50 Cent (center) with Val Kilmer (L) at the 2009 AMAs, CC-2.0 via Wikipedia.
50 Cent (center) with Val Kilmer (L) at the 2009 AMAs, CC-2.0 via Wikipedia.

TULSA, Okla., July 4th, 2014 — 50 Cent made a guest appearance on the New York City radio morning show The Breakfast Club, where he discussed a number of  topics. One verbal riff in particular was loaded with business relevance, as 50 Cent opined on the power of social media in the hip-hop industry. The artist claimed that social media has actually changed the way hip-hop artists market themselves and their music to the general audience.

His point is important, because it underscores the continuing, significant effect of social media on both individuals and corporate America in general. Social media sites such as Facebook, Twitter, Instagram and YouTube provide hip-hop artists with the opportunity to launch new music and products, push upcoming concert performances in local venues, or simply connect directly with their avid fans without having to get permission or clearance from their record companies or attorneys.

In other words, social media, taken together, are a significant marketing resource tool that not only helps hip-hop artists get and retain name recognition. These sites also help promote music and other products offered by the artist.

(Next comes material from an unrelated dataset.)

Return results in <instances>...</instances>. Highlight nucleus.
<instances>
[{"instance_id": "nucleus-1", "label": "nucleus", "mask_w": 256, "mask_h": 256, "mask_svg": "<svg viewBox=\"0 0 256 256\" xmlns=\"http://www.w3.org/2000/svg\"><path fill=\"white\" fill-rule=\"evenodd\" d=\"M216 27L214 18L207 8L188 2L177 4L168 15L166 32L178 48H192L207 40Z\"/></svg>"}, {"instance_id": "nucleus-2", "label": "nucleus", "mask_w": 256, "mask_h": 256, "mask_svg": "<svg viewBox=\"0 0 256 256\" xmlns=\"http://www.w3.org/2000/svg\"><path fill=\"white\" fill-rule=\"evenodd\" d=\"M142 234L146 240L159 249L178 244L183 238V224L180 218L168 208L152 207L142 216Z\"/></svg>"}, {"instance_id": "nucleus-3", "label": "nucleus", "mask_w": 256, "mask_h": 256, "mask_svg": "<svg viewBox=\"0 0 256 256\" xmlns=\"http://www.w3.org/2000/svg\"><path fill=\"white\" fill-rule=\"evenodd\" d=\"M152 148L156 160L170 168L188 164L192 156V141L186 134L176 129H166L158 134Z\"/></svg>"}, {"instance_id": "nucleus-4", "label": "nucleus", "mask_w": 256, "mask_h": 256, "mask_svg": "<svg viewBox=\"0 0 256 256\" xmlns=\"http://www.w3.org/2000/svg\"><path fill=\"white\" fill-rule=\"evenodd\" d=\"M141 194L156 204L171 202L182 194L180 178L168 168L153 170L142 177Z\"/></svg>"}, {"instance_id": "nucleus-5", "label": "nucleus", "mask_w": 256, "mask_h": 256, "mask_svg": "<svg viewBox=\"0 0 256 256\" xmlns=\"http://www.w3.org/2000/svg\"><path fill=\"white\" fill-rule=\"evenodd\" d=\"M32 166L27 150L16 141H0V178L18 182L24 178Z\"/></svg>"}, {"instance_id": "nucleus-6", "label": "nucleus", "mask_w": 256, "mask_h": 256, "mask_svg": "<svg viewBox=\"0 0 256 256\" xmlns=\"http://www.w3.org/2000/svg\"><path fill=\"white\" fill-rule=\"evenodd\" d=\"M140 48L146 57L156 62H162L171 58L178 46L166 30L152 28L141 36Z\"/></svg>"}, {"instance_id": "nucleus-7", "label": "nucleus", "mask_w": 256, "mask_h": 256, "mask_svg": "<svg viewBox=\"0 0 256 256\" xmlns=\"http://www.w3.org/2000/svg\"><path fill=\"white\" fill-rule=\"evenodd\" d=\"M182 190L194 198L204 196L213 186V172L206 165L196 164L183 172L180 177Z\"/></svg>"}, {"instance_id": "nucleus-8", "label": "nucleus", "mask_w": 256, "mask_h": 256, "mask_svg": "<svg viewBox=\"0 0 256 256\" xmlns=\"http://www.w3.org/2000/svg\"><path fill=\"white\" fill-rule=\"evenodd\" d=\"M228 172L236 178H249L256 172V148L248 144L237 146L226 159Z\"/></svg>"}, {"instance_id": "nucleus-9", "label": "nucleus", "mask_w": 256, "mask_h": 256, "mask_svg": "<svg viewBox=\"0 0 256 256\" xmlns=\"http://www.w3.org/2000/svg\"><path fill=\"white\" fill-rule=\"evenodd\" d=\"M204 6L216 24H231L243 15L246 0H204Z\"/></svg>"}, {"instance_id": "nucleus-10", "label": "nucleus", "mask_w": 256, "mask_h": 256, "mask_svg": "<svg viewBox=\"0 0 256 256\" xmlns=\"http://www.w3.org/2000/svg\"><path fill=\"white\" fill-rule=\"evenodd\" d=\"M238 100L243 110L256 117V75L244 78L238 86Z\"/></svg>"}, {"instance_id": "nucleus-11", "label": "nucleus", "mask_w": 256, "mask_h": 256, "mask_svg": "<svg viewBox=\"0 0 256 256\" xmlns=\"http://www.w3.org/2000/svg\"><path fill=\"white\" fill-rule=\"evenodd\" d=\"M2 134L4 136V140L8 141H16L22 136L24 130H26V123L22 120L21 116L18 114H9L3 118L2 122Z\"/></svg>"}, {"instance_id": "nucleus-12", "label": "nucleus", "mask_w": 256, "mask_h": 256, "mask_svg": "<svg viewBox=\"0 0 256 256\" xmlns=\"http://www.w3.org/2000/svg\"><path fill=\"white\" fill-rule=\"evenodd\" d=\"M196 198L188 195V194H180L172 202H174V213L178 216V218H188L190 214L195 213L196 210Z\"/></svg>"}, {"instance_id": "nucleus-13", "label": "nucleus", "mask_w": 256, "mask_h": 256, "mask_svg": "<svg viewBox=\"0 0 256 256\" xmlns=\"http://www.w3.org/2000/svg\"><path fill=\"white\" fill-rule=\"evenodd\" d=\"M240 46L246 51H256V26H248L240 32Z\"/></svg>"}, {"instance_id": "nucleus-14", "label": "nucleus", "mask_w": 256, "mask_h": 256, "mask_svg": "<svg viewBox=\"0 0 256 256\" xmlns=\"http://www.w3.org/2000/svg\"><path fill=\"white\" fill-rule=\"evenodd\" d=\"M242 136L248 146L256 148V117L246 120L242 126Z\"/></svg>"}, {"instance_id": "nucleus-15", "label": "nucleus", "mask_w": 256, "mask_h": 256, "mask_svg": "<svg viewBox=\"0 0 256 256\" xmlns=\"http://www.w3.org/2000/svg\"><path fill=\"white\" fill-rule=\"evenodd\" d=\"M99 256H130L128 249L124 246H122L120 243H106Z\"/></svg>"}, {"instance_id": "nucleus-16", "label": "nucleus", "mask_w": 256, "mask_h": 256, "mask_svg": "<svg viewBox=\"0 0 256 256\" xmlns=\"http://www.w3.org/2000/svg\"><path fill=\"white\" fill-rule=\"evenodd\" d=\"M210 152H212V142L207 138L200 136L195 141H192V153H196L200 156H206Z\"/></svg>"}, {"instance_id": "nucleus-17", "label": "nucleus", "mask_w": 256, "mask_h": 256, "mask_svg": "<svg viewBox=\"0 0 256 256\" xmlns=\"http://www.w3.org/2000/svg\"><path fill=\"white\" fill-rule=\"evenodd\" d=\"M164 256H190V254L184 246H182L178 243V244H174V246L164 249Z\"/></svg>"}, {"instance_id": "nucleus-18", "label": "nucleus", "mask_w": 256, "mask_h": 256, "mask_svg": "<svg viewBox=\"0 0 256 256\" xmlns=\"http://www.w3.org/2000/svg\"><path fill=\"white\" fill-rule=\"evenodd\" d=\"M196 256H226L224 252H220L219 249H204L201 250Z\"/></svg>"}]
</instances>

Social media are also a crucial attention-seeking tool that allows fans to stay in touch with their favorite music artist, giving them the power to connect with such artists through Facebook posts, tweets and Instagram messages.

Hip-Hop artists like 50 Cent use social media to send personal messages to their fans and make personal connections by sharing daily pictures and messages. In a related observation, one could say that due to this kind of “direct connect,” social media has likely killed the traditional fan-base mail clubs. Once not so long ago, when fans wanted a picture or letter from their favorite music artist, they would write in to such clubs to ask for one. Now all they have to do is follow their favorite artist on social media to get the daily scoop, while up-to-the-minute artist photos can be downloaded with a tap on a hand-held device’s screen.

50 Cent and others in his genre instinctively know all this and almost autonomically make use of social media to connect with fans, announce new business ventures, and introduce new music. Other well-known hip-hop entrepreneurs like P.Diddy use the power of social media to market their products. As in, how many tweets have you read about Ciroc vodka from P.Diddy?

In a relatively short period of time, social media software, apps and sites have become another audience-building resource available to artists, allowing them to release music and sell products − without being forced to rely on often reluctant or short-sighted record label executives to do all this for them when they decide get around to it or find the funds. Today’s social media-astute artist is no longer a record label’s product or property as in the past. Instead, today’s artist-entrepreneur can become master of his or her own brand on his or her own terms.

It is a brave new world for the music industry.